EXERCISE PROMPT
Please copy, word for word, the lines of the listing below from the line with "Looking at the photograph, what" through the line with "which do you", both included.

TASK INPUTS
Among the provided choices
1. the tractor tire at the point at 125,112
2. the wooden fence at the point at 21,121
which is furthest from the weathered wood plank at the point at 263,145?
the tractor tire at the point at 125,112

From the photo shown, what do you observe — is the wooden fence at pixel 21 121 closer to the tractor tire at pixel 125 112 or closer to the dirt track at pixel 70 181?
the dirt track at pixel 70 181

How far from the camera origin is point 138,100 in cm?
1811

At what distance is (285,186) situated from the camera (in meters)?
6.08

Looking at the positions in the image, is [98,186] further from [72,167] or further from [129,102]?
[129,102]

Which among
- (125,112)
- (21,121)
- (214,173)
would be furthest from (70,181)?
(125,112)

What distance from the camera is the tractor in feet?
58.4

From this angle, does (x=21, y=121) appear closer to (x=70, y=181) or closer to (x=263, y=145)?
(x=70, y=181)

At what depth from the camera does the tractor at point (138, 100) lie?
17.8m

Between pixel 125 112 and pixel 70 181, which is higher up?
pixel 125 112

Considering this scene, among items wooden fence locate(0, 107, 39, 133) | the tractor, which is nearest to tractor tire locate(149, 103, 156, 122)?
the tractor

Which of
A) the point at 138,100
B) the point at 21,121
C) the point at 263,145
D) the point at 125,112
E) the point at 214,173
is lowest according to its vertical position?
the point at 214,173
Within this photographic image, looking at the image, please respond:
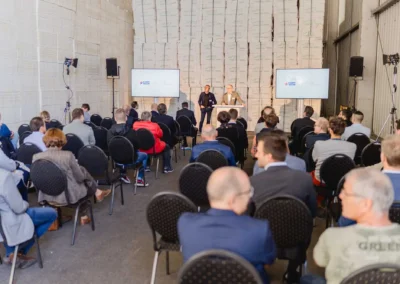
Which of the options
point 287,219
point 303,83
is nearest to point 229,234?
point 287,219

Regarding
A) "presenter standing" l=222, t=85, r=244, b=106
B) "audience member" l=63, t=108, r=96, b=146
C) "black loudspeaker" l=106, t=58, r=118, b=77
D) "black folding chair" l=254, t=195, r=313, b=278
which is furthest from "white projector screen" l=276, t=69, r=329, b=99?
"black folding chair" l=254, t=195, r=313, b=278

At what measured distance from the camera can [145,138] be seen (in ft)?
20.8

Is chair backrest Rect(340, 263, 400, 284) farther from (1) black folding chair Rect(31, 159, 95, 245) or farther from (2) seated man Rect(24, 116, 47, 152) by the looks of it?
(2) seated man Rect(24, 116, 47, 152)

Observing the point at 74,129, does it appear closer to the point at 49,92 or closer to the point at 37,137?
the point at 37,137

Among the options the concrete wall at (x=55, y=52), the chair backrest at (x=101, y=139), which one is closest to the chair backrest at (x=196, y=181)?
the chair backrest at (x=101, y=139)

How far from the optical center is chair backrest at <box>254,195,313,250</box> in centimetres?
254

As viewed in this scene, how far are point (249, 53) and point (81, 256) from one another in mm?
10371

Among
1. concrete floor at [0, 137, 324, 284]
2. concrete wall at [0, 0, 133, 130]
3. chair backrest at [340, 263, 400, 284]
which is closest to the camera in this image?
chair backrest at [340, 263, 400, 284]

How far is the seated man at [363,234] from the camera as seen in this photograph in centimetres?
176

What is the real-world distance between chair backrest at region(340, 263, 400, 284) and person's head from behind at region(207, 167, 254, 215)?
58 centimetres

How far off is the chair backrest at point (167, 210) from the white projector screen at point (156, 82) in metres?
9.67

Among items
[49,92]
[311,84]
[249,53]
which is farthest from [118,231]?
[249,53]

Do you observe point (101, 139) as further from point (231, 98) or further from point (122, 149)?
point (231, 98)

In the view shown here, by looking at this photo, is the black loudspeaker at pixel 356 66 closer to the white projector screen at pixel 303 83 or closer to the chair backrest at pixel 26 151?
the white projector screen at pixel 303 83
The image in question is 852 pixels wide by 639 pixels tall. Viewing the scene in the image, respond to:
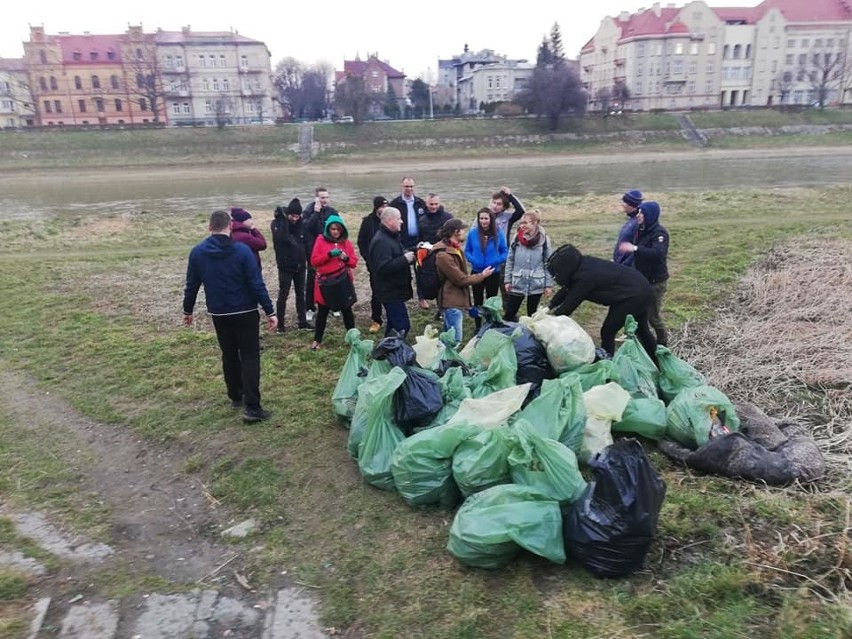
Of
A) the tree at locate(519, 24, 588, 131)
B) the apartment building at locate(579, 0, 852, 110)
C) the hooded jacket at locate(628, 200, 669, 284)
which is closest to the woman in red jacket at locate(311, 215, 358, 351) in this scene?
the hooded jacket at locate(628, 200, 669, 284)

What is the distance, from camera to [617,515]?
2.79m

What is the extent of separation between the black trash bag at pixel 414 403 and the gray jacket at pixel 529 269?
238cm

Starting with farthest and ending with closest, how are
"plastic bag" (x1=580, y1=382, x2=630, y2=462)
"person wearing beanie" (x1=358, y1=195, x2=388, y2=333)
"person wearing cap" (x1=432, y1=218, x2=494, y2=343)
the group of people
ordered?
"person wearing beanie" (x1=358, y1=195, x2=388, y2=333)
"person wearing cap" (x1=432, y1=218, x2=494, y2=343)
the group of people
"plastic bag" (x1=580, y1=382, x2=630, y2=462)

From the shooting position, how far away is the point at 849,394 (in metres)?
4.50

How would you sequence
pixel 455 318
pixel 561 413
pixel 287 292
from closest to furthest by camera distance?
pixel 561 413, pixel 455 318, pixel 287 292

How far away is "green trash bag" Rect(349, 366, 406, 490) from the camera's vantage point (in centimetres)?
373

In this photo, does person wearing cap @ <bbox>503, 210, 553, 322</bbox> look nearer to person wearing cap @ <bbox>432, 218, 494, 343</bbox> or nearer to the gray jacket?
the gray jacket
...
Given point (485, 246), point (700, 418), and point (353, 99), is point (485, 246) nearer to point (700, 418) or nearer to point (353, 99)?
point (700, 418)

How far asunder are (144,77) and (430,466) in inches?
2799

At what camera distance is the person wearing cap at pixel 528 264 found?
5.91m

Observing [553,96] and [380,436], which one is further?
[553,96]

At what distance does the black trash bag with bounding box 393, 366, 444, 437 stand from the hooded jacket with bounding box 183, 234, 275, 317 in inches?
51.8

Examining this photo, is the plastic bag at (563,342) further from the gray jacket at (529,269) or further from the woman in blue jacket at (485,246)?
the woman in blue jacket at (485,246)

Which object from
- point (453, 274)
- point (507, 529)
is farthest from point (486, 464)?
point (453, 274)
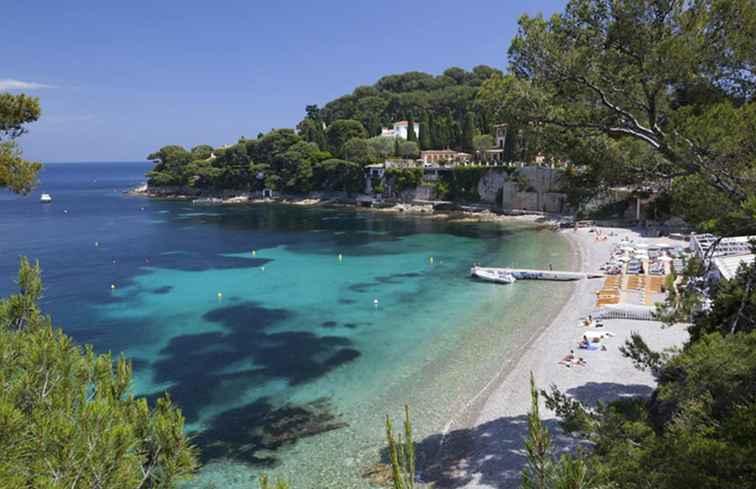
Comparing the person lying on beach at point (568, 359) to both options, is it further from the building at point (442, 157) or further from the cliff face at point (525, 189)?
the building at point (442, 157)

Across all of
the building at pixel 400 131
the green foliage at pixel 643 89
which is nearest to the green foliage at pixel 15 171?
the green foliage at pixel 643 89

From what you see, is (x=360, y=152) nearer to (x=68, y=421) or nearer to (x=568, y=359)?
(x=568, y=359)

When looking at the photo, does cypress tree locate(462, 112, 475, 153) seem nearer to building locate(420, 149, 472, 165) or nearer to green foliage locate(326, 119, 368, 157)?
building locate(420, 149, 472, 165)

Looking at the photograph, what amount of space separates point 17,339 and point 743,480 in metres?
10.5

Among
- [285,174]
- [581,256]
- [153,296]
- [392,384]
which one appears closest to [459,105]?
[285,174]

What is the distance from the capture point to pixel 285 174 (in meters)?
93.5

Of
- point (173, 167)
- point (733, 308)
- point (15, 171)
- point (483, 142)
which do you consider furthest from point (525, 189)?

FINISHED EXERCISE
Looking at the photograph, what amount of space separates point 17,339 and point 743,480 in metres?
10.5

Among
- [285,174]
- [581,256]
- [153,296]
- [392,384]
which one appears closest to [459,105]?
[285,174]

What is the distance from the capture point to pixel 285 174 (in meters)?
93.5

Of
- point (173, 167)
- point (733, 308)
- point (15, 171)
- point (483, 142)
which do you consider furthest from point (525, 189)?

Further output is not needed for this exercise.